## START
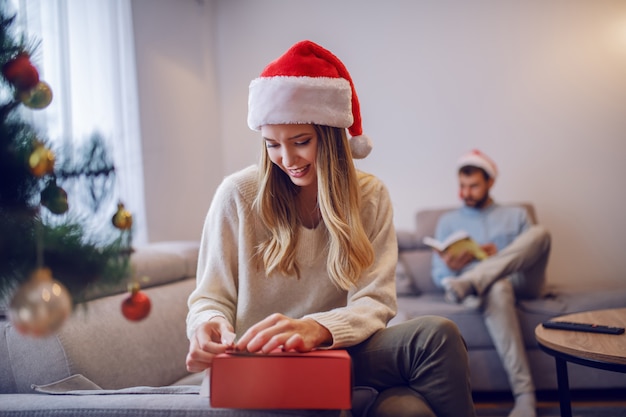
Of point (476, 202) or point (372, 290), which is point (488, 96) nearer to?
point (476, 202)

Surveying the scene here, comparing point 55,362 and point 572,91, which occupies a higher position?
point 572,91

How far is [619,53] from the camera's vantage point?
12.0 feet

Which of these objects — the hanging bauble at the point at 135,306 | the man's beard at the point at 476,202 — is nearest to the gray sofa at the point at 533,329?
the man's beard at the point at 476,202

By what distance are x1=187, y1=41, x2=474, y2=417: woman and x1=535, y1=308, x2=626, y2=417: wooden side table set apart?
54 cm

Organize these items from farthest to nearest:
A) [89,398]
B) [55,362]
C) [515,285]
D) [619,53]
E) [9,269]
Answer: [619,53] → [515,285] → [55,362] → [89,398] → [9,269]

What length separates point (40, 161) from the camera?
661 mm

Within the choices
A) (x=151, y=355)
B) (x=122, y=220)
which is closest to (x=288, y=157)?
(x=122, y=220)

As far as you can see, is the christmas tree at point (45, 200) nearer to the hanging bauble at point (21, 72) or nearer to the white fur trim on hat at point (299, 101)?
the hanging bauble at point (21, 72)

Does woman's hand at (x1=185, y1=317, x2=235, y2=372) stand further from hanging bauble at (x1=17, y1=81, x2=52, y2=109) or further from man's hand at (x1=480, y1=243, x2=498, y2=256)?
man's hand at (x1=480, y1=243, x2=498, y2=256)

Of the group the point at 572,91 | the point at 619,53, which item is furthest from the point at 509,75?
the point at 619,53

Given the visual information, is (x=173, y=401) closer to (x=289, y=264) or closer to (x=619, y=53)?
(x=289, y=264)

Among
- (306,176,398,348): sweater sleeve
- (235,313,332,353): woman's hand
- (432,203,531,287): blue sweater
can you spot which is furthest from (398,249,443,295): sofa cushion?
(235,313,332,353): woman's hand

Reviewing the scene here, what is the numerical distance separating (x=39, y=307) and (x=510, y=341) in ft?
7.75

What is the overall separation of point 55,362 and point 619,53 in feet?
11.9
## END
## START
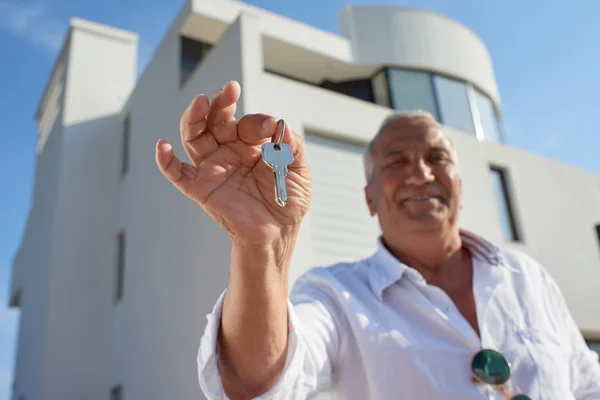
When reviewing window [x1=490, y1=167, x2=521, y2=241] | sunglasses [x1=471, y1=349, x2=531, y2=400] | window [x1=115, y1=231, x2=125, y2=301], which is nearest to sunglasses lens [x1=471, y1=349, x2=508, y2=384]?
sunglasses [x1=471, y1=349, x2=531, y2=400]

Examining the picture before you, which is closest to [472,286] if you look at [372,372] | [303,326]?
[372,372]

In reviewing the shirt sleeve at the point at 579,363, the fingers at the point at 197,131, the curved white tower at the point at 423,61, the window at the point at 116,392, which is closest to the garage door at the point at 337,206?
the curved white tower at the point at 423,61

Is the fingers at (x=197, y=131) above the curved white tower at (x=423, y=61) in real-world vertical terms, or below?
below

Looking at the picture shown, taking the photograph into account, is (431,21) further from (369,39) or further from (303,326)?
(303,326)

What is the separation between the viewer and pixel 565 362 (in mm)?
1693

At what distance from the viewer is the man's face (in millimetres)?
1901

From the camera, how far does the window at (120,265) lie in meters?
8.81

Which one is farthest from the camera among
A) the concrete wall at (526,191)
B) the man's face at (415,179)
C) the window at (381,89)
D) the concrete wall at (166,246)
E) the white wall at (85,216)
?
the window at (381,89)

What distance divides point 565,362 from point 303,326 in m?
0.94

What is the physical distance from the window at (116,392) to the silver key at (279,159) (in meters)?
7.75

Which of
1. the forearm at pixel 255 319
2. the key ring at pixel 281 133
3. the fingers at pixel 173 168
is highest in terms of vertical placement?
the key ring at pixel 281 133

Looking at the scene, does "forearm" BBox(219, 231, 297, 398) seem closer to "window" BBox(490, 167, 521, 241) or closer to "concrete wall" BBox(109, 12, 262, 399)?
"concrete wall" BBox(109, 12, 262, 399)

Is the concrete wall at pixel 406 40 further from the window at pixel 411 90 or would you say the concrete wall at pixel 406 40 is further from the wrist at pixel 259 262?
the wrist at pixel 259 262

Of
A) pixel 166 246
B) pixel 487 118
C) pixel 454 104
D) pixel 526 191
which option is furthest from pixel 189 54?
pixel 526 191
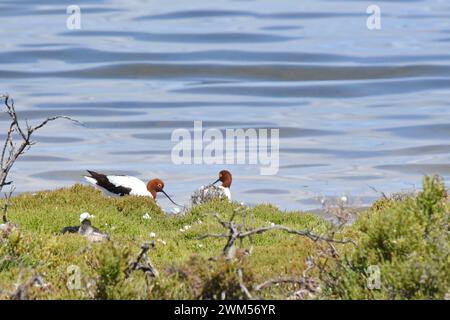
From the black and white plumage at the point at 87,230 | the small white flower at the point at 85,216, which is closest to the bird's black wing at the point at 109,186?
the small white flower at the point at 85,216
## END
## START
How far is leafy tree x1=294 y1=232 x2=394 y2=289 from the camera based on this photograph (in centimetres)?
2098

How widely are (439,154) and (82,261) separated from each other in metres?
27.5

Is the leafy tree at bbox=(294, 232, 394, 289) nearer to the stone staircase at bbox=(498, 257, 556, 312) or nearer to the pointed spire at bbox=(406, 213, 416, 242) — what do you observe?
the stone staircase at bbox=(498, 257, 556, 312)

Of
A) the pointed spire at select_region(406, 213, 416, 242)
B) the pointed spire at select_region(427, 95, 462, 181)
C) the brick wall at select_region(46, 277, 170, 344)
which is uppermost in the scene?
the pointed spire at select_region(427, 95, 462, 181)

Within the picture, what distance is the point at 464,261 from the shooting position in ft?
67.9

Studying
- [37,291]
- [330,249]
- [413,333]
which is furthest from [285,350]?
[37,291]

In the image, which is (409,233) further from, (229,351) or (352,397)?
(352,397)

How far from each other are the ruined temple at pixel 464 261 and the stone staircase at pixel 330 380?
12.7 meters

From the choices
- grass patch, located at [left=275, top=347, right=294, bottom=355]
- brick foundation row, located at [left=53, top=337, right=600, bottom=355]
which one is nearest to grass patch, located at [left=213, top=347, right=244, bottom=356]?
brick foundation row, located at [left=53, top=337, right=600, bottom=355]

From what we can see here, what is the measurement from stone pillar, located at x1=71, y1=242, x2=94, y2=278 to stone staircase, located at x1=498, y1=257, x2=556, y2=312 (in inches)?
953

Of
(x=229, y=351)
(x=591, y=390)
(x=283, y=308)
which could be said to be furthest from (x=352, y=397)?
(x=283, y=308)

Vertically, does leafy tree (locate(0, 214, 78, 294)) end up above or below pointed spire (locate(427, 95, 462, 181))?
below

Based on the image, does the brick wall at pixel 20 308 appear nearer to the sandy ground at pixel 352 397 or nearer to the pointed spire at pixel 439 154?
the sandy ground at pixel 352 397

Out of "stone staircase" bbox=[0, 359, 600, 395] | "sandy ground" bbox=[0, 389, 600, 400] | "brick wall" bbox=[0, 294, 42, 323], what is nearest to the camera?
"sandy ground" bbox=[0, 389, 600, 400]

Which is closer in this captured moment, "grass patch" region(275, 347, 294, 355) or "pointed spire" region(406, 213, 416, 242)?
## END
Add 53 to every number in the answers, whether it is a distance or a point coordinate. Then write out everything from the line containing "Within the picture, what" down to the line containing "12.7 meters", with the data itself repeated unchanged.

Completed task:
Within the picture, what distance is the point at 464,261 from the shooting position in ft?
120.9

Studying
- [37,291]
- [330,249]
- [413,333]
which is furthest from [285,350]?
[90,344]

In the image, which is (409,233) further from, (229,351) or (352,397)?
(405,450)

How far from each other are the ruined temple at pixel 464 261 and the stone staircase at pixel 330 380?
65.7 meters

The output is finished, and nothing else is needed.